Thursday, January 11, 2007

Poland, the church and communism

Poland and the past

Tainted vestments

Jan 11th 2007 | VATICAN CITY AND WARSAW
From The Economist print edition


The Catholic clergy's hidden collaboration with communist rule
EPA
EPA

Forgive me my past

A JEWISH plot, a simple cock-up, or a necessary dose of reality? The scandal surrounding Stanislaw Wielgus goes far beyond the sad details, belatedly revealed, of his long-ago collaboration with Poland's communist-era secret police.

On January 7th, at the mass that was meant to mark his investiture as metropolitan archbishop of Warsaw, he tearfully announced that he was stepping down. After a month of rumour and a week of media hysteria, the Roman Catholic hierarchy publicly conceded that their candidate's past collaboration with the secret police was far more than the casual contacts he had previously admitted. These, he said, had been the price for scholarly trips abroad in the 1970s.

**PROVIDED DATA:**
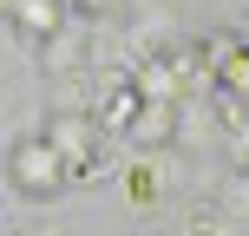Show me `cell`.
Instances as JSON below:
<instances>
[{
	"instance_id": "1",
	"label": "cell",
	"mask_w": 249,
	"mask_h": 236,
	"mask_svg": "<svg viewBox=\"0 0 249 236\" xmlns=\"http://www.w3.org/2000/svg\"><path fill=\"white\" fill-rule=\"evenodd\" d=\"M7 164H13V177H20L26 190H53L59 184V145H20Z\"/></svg>"
},
{
	"instance_id": "2",
	"label": "cell",
	"mask_w": 249,
	"mask_h": 236,
	"mask_svg": "<svg viewBox=\"0 0 249 236\" xmlns=\"http://www.w3.org/2000/svg\"><path fill=\"white\" fill-rule=\"evenodd\" d=\"M86 7H105V0H86Z\"/></svg>"
}]
</instances>
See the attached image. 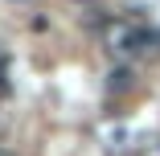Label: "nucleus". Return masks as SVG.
Listing matches in <instances>:
<instances>
[{
  "mask_svg": "<svg viewBox=\"0 0 160 156\" xmlns=\"http://www.w3.org/2000/svg\"><path fill=\"white\" fill-rule=\"evenodd\" d=\"M0 156H12V152H8V148H0Z\"/></svg>",
  "mask_w": 160,
  "mask_h": 156,
  "instance_id": "f257e3e1",
  "label": "nucleus"
}]
</instances>
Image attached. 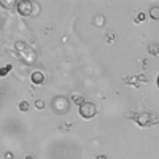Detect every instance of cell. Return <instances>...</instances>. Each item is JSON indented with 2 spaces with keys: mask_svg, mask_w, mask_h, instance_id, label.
Masks as SVG:
<instances>
[{
  "mask_svg": "<svg viewBox=\"0 0 159 159\" xmlns=\"http://www.w3.org/2000/svg\"><path fill=\"white\" fill-rule=\"evenodd\" d=\"M134 121L140 126V127H151L153 124L159 123V118L150 111H139V113H132L129 115Z\"/></svg>",
  "mask_w": 159,
  "mask_h": 159,
  "instance_id": "6da1fadb",
  "label": "cell"
},
{
  "mask_svg": "<svg viewBox=\"0 0 159 159\" xmlns=\"http://www.w3.org/2000/svg\"><path fill=\"white\" fill-rule=\"evenodd\" d=\"M96 159H107V156H103V154H100V156H97Z\"/></svg>",
  "mask_w": 159,
  "mask_h": 159,
  "instance_id": "8fae6325",
  "label": "cell"
},
{
  "mask_svg": "<svg viewBox=\"0 0 159 159\" xmlns=\"http://www.w3.org/2000/svg\"><path fill=\"white\" fill-rule=\"evenodd\" d=\"M25 159H34V157H32V156H27V157H25Z\"/></svg>",
  "mask_w": 159,
  "mask_h": 159,
  "instance_id": "7c38bea8",
  "label": "cell"
},
{
  "mask_svg": "<svg viewBox=\"0 0 159 159\" xmlns=\"http://www.w3.org/2000/svg\"><path fill=\"white\" fill-rule=\"evenodd\" d=\"M19 110H21V111H27V110H29V103H27V102H21V103H19Z\"/></svg>",
  "mask_w": 159,
  "mask_h": 159,
  "instance_id": "52a82bcc",
  "label": "cell"
},
{
  "mask_svg": "<svg viewBox=\"0 0 159 159\" xmlns=\"http://www.w3.org/2000/svg\"><path fill=\"white\" fill-rule=\"evenodd\" d=\"M45 81V75L42 72H34L32 73V83L34 84H42Z\"/></svg>",
  "mask_w": 159,
  "mask_h": 159,
  "instance_id": "277c9868",
  "label": "cell"
},
{
  "mask_svg": "<svg viewBox=\"0 0 159 159\" xmlns=\"http://www.w3.org/2000/svg\"><path fill=\"white\" fill-rule=\"evenodd\" d=\"M34 8H35V3L29 2V0H21V2L18 3V11H19V15H22V16L35 15V13H34Z\"/></svg>",
  "mask_w": 159,
  "mask_h": 159,
  "instance_id": "3957f363",
  "label": "cell"
},
{
  "mask_svg": "<svg viewBox=\"0 0 159 159\" xmlns=\"http://www.w3.org/2000/svg\"><path fill=\"white\" fill-rule=\"evenodd\" d=\"M72 100L75 102V103H78V105H83L86 100H84V97L81 96V94H73L72 96Z\"/></svg>",
  "mask_w": 159,
  "mask_h": 159,
  "instance_id": "5b68a950",
  "label": "cell"
},
{
  "mask_svg": "<svg viewBox=\"0 0 159 159\" xmlns=\"http://www.w3.org/2000/svg\"><path fill=\"white\" fill-rule=\"evenodd\" d=\"M10 69H11V65H7V67H5V69L2 70V75H5V73H7V72H8Z\"/></svg>",
  "mask_w": 159,
  "mask_h": 159,
  "instance_id": "30bf717a",
  "label": "cell"
},
{
  "mask_svg": "<svg viewBox=\"0 0 159 159\" xmlns=\"http://www.w3.org/2000/svg\"><path fill=\"white\" fill-rule=\"evenodd\" d=\"M157 86H159V76H157Z\"/></svg>",
  "mask_w": 159,
  "mask_h": 159,
  "instance_id": "4fadbf2b",
  "label": "cell"
},
{
  "mask_svg": "<svg viewBox=\"0 0 159 159\" xmlns=\"http://www.w3.org/2000/svg\"><path fill=\"white\" fill-rule=\"evenodd\" d=\"M143 19H145V15H143V13H140V15L135 16V22H142Z\"/></svg>",
  "mask_w": 159,
  "mask_h": 159,
  "instance_id": "9c48e42d",
  "label": "cell"
},
{
  "mask_svg": "<svg viewBox=\"0 0 159 159\" xmlns=\"http://www.w3.org/2000/svg\"><path fill=\"white\" fill-rule=\"evenodd\" d=\"M35 108H38V110L45 108V103H43V100H37V102H35Z\"/></svg>",
  "mask_w": 159,
  "mask_h": 159,
  "instance_id": "ba28073f",
  "label": "cell"
},
{
  "mask_svg": "<svg viewBox=\"0 0 159 159\" xmlns=\"http://www.w3.org/2000/svg\"><path fill=\"white\" fill-rule=\"evenodd\" d=\"M80 116H81L83 119H91V118H94L96 113H97V108H96V105L94 102H84L83 105H80Z\"/></svg>",
  "mask_w": 159,
  "mask_h": 159,
  "instance_id": "7a4b0ae2",
  "label": "cell"
},
{
  "mask_svg": "<svg viewBox=\"0 0 159 159\" xmlns=\"http://www.w3.org/2000/svg\"><path fill=\"white\" fill-rule=\"evenodd\" d=\"M150 16H151L153 19H159V7H151Z\"/></svg>",
  "mask_w": 159,
  "mask_h": 159,
  "instance_id": "8992f818",
  "label": "cell"
}]
</instances>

**SHORT PROBLEM 1:**
Could you copy the part of the article on Stanislaw Wielgus between "Forgive me my" and "in the 1970s.", inclusive?
**SHORT PROBLEM 2:**
Do these statements agree with the article on Stanislaw Wielgus? Answer yes or no for each and quote the words that decide it.
(a) Wielgus announced his resignation at the mass that was meant to mark his investiture as archbishop of Warsaw.
(b) The Catholic hierarchy maintained that Wielgus's contacts with the secret police had been only casual.
(c) Wielgus said his contacts were the price for scholarly trips abroad in the 1980s.

**RESPONSE 1:**
Forgive me my past

A JEWISH plot, a simple cock-up, or a necessary dose of reality? The scandal surrounding Stanislaw Wielgus goes far beyond the sad details, belatedly revealed, of his long-ago collaboration with Poland's communist-era secret police.

On January 7th, at the mass that was meant to mark his investiture as metropolitan archbishop of Warsaw, he tearfully announced that he was stepping down. After a month of rumour and a week of media hysteria, the Roman Catholic hierarchy publicly conceded that their candidate's past collaboration with the secret police was far more than the casual contacts he had previously admitted. These, he said, had been the price for scholarly trips abroad in the 1970s.

**RESPONSE 2:**
(a) Yes: "at the mass that was meant to mark his investiture as metropolitan archbishop of Warsaw, he tearfully announced that he was stepping down."
(b) No: "the Roman Catholic hierarchy publicly conceded that their candidate's past collaboration with the secret police was far more than the casual contacts he had previously admitted."
(c) No: "These, he said, had been the price for scholarly trips abroad in the 1970s."